■ Page text ■
↓↓↓
Offline Speech Recognition

Introduction



Most businesses in the world try to reach their customers according to their culture to get customers more interact with the business. In that case, reaching the customers with their own language is an excellent method to deal with their customers. Therefore, recognizing the customer's indentation using their own language is very important. Therefore, Here, we’re mainly focusing on the “What is speech recognition?”, options we have to do speech recognition and speech recognition with English and Arabic languages. But we’ll provide enough guidance to switch to other languages easily.

Natural Language Processing (NLP) is the core of speech recognition. It’s like teaching a language to a small child. We train a model on how to use language and say what the rules of the language are by providing sample data, and the model starts learning after that we can get predictions utilizing that model. NLP is a trending machine learning application that use in different areas to give a better experience to people in the world.

Let’s start with the content..!

Speech Recognition

Basically, lots of speech recognition services are available on the internet as online services. As an example,

( Documentation: Azure Speech Recognition, Google-speech-to-text ) can be considered as huge platforms where we can perform speech recognition, and there are very accurate when producing their predictions. But majorly some organizations are messed with the cost that they have to pay for these services, some organizations don't have cloud subscriptions, and some do not like to use cloud platforms as they do not like to share their business data with the third parties since there are more sensitive data in the business. At this point, organizations looking for applications that can run in offline mode, connecting our own model. However some cases it is not important whether it uses the internet or not.

Offline Speech Recognition

We are going to focus on offline speech recognition systems here widely. Here are some methods that we're going to demonstrate here.

  1. Mozilla DeepSpeech

  2. Arabic Speech Recognition with Klaam

  3. Vosk-API (developed using the Kaldi project)

Let's go through them one by one.

1. Mozilla DeepSpeech

Deepspeech is an open-source Speech-to-Text engine. It is the easiest way to do speech recognition using TensorFlow. Tensorflow is a huge platform for performing Artificial Intelligence, Machine Learning, and Deep Learning operations in various ways developed by Google. Before using DeepSpeech we have to make sure that TensorFlow is properly installed on your machine. DeepSpeech Documentation.

Step 1: Creating a virtual environment

    virtualenv -p python3 $HOME/tmp/deepspeech-venv/
    source $HOME/tmp/deepspeech-venv/bin/activate

Step 2: Install Tensorflow

    # Requires the latest pip
    pip install --upgrade pip
    # Current stable release for CPU and GPU
    pip install tensorflow

If you want further support you can refer to Tesorflow Official Documentation

Step 3: Install DeepSpeech

    pip3 install deepspeech

Step 4: Download English Model Files

curl -LO https://github.com/mozilla/DeepSpeech/releases/download/v0.9.3/deepspeech-0.9.3-models.pbmm

    curl -LOhttps://github.com/mozilla/DeepSpeech/releases/download/v0.9.3/deepspeech-0.9.3-models.scorer

Step 5: Download the Sample Audio file

curl -LO https://github.com/mozilla/DeepSpeech/releases/download/v0.9.3/audio-0.9.3.tar.gz

    tar xvf audio-0.9.3.tar.gz

Step 6: Transcribe an audio

deepspeech --model deepspeech-0.9.3-models.pbmm --scorer deepspeech-0.9.3-models.scorer --audio audio/2830-3980-0043.wav

This is pretty simple because there’s a pre-trained model available for English speech recognition. But if you want to create speech recognition models for different languages, you can create your own model. Check out the latest release including pre-trained models in GitHub by clicking here. You can check out what are the available languages datasets by clicking here. DeepSpeech mainly uses Common Voice Datasets for its training. For example, there are some models available that we can use. For Arabic, you can find out these models here. Note that, some models are asking for CUDA devices which means your device must have a GPU.
↑↑↑
■ Jobs ■
(a) Decide whether each statement agrees with the offline speech recognition page. Answer yes or no, quoting the words of the page that settle it.
(i) DeepSpeech is trained mainly on Common Voice Datasets.
(ii) Vosk-API was developed using the Kaldi project.
(iii) TensorFlow was developed by Mozilla.
(b) Reproduce word for word the passage of the offline speech recognition page between "We are going" and "machine. DeepSpeech Documentation.", inclusive.

■ Source excerpt ■
↓↓↓
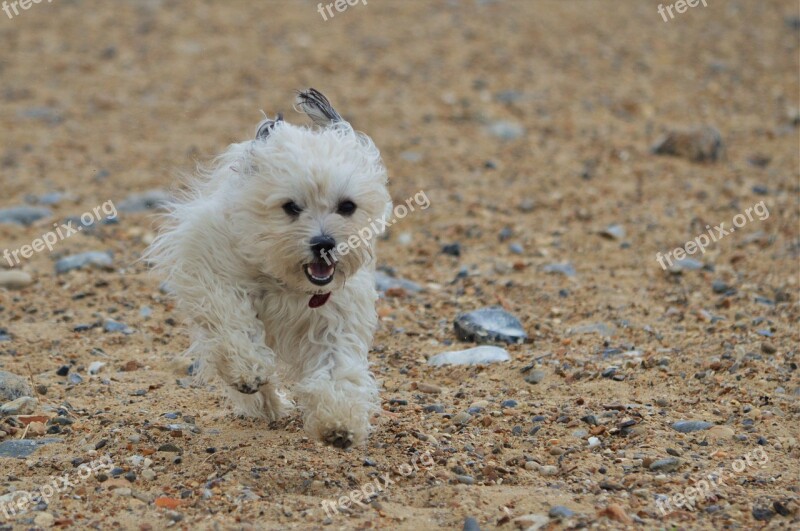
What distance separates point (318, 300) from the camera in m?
5.25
↑↑↑
■ Responses to the exercise ■
(a)
(i) Yes: "DeepSpeech mainly uses Common Voice Datasets for its training."
(ii) Yes: "Vosk-API (developed using the Kaldi project)"
(iii) No: "in various ways developed by Google"

(b)
We are going to focus on offline speech recognition systems here widely. Here are some methods that we're going to demonstrate here.

  1. Mozilla DeepSpeech

  2. Arabic Speech Recognition with Klaam

  3. Vosk-API (developed using the Kaldi project)

Let's go through them one by one.

1. Mozilla DeepSpeech

Deepspeech is an open-source Speech-to-Text engine. It is the easiest way to do speech recognition using TensorFlow. Tensorflow is a huge platform for performing Artificial Intelligence, Machine Learning, and Deep Learning operations in various ways developed by Google. Before using DeepSpeech we have to make sure that TensorFlow is properly installed on your machine. DeepSpeech Documentation.